This document considers differentiating between these two classes of
traffic in bottleneck links in order that both classes can deliver
exceptional quality of experience for their applications, and
solicits discussion / feedback.
2. Non-Queue Building Flows
There are many applications that send traffic at relatively low data
rates and/or in a fairly smooth and consistent manner such that they
are highly unlikely to exceed the available capacity of the network
path between source and sink. Such applications are ideal candidates
to be queued separately from the capacity-seeking applications that
cause queue buildups and latency.
These Non-queue-building (NQB) flows are typically UDP flows, which
send traffic at a lower data rate and don't seek the capacity of the
link (examples: online games, voice chat, dns lookups). Here the
data rate is essentially limited by the Application itself. In
contrast, Queue-building (QB) flows include traffic which uses the
Traditional TCP, QUIC, BBR or other TCP variants.

Input data:
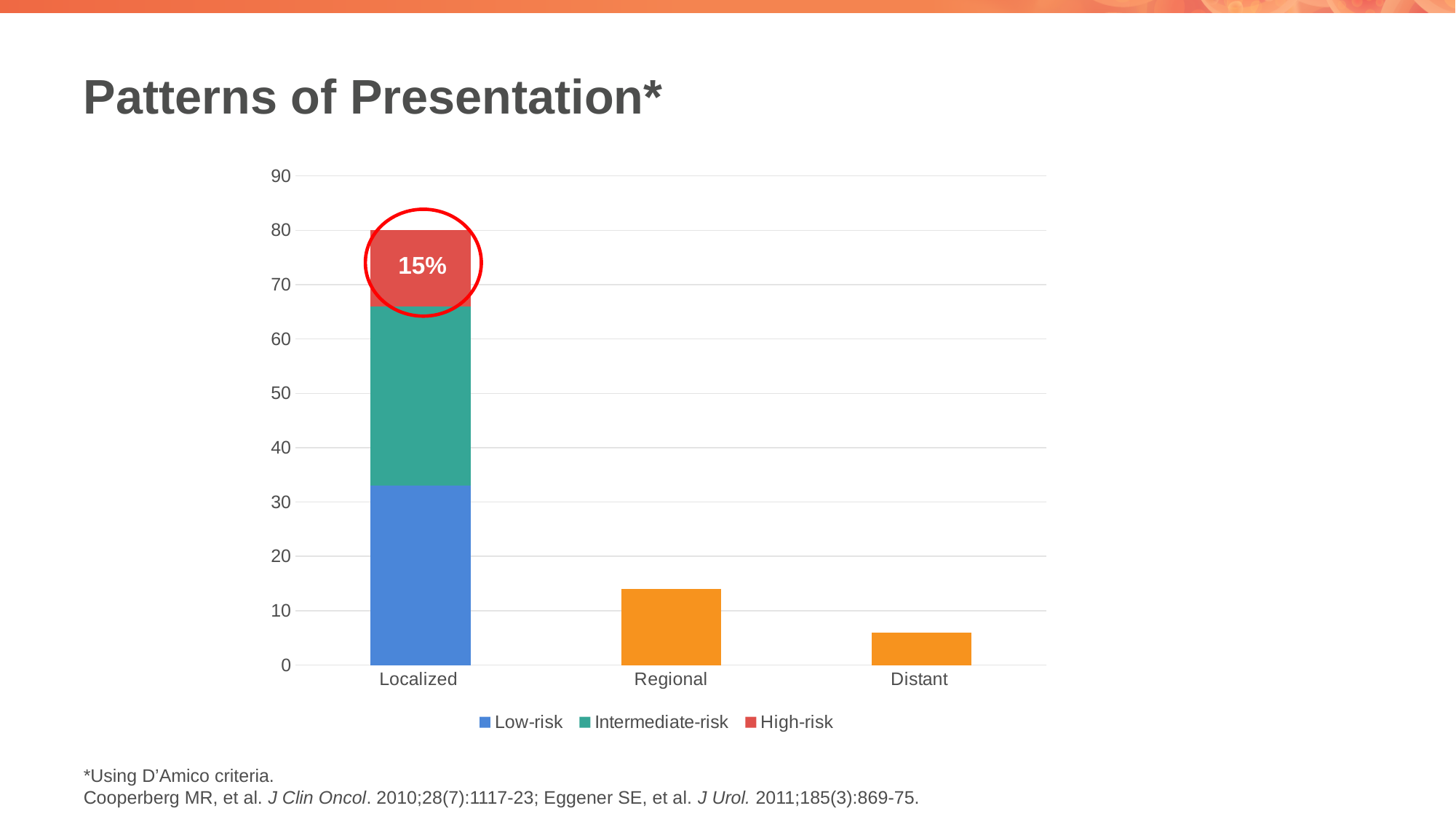
Which bar is taller, Regional or Distant? Regional What is the title of the slide containing the chart? Patterns of Presentation* Which series in the legend is shown in red? High-risk Which category has the shortest bar in the chart? Distant Is the value for Distant greater or less than 10? less Is the value for Regional greater or less than 20? less Is the total height of the Localized bar greater or less than 70? greater What kind of chart is shown on the slide? Stacked bar chart How many series does the chart legend list? 3 Which category has the tallest bar in the chart? Localized How many categories are shown on the x axis of the chart? 3 What value is labelled on the High-risk segment of the Localized bar? 15%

What is expected: Please name the three examples of non-queue-building flows that the excerpt on network traffic classes gives.

Output: Online games, voice chat, and dns lookups.